The York County Chapter of the American Red Cross began its initial activities in support of the Dupont Factory and residents of Penniman.

Farmers were greatly handicapped in putting in their crops owing to the exodus of farm labor to the munition plants.

The Chesapeake and Ohio Railway (C&O) built a spur track on the Peninsula Subdivision from a point about 2 miles (3.2 km) east of Williamsburg (mp 33) to the York River site.

In July 1916, the Williamsburg Chamber of Commerce requested the C&O establish passenger train service between the city and Penniman.

During World War II, in 1942, the U.S. Navy condemned more than 3,000 acres (12 km2) along the York River to establish Cheatham Annex.
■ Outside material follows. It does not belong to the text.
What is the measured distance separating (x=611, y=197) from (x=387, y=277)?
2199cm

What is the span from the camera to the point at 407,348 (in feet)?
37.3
Cheatham Annex was commissioned in June 1943 as a satellite unit of the Naval Supply Depot in Norfolk, Virginia to provide bulk storage facilities in the Hampton Roads area.

[5][6] As of 2007, the remaining portion of the site of the lost town of Penniman on the Cheatham Annex property is bordered to the northwest by Camp Peary, which is reportedly a Central Intelligence Agency (CIA) training facility often referred as "The Farm."

In circumstances similar to the acquisition of Penniman, the government takeover of the land into a military facility consumed two other towns, Magruder, and Bigler's Mill.

Near Fort Magruder, the centerpiece of the Williamsburg Line of defensive works during the American Civil War, Penniman Road forms a border of James City and York counties, crossing the much newer Merrimack Trail as it winds its way into the city limits of Williamsburg, ending near Second Street and Page Street.